Sex offenders have no rights

Social IssuesSexuality

  • Author Thomas Strickland
  • Published October 1, 2010
  • Word count 575

During the last stages of the process of pushing the healthcare reform bill into law, the GOP filed a number of amendments in Congress. This was a device. If any amendment succeeded, the bill had to be sent back to the House. So there were no real debates. A party-line vote saw the Democrats reject all the GOP’s amendments and the bill was duly signed into law. But one of the amendments does deserve a little discussion. Sen. Tom Coburn proposed a formal limit on the right of convicted sex offenders to receive any erectile dysfunction drug through the new insurance plans. He found it morally unacceptable that taxpayers should pay for these drugs to be given to this particular group of offenders. OK, so here come the two opposing views:

Sex offenders are like animals. They have given up any claim to human rights. The cheapest solution would be to impose the death penalty. Locking them up for years keeps the public safe. If we are forced to let them out of prison, castration would prevent them from committing some crimes (but not others).

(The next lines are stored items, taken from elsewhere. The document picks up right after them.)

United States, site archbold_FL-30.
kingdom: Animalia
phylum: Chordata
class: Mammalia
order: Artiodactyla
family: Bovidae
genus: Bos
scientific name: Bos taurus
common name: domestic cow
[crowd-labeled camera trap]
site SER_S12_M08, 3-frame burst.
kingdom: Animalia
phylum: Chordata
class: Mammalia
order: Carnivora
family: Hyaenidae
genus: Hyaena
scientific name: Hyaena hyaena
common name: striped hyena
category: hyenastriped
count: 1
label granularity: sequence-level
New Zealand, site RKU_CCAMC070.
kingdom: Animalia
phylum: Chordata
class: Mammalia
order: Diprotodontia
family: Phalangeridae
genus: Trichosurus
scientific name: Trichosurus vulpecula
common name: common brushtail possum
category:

Sex offenders are human beings. The state uses prison to punish and rehabilitate. When offenders have paid their debt to society, they are released and entitled to continue their lives.

If Sen. Coburn is worried about using taxpayers’ money to benefit sex offenders, how does this affect their lives in prison. We spend millions of dollars giving them a place to live, food to keep them alive, television to keep them in touch with the world, sports equipment to keep them fit, and so on. If they fall ill, there’s treatment at the taxpayers’ expense. Surely, we should either let them live in the general prison population so the inmates can kill them, or give them only bread and water in a bare cell, refusing any medical treatment if they fall ill. The idea of spending money for them to be comfortable or saved from death at the taxpayers’ expense is immoral.

It’s a fact that, when released, offenders can buy cialis online using their own money. There are no checks into the identity of people who buy online. Indeed, online pharmacies make a feature of the confidential service they offer. Everyone’s privacy is protected. If Sen. Coburn’s amendment is to have any value, all mail must be opened and checked before it is delivered to registered sex offenders — no porn, no drugs. Every doctor in the US must be given access to a database of all the names being used by sex offenders. Like the no-fly lists, sex offenders must be refused prescriptions. Doctors must search the database before writing the prescription and, if you have the same name as a registered sex offender, you must prove who you are before getting your cialis. If a sex offender does get a prescription, his health insurance company must refuse to pay for it. Hey, why is it not a breach of the terms of probation or the licence for a sex offender to acquire or attempt to acquire cialis? That would make it easy to send them straight back to prison the moment they prove themselves a danger. No, this is all too complicated. Death. If not death, indefinite detention with no parole. That’s the easy answer if Sen. Coburn has his way. No more sex offending using drugs paid for by the state!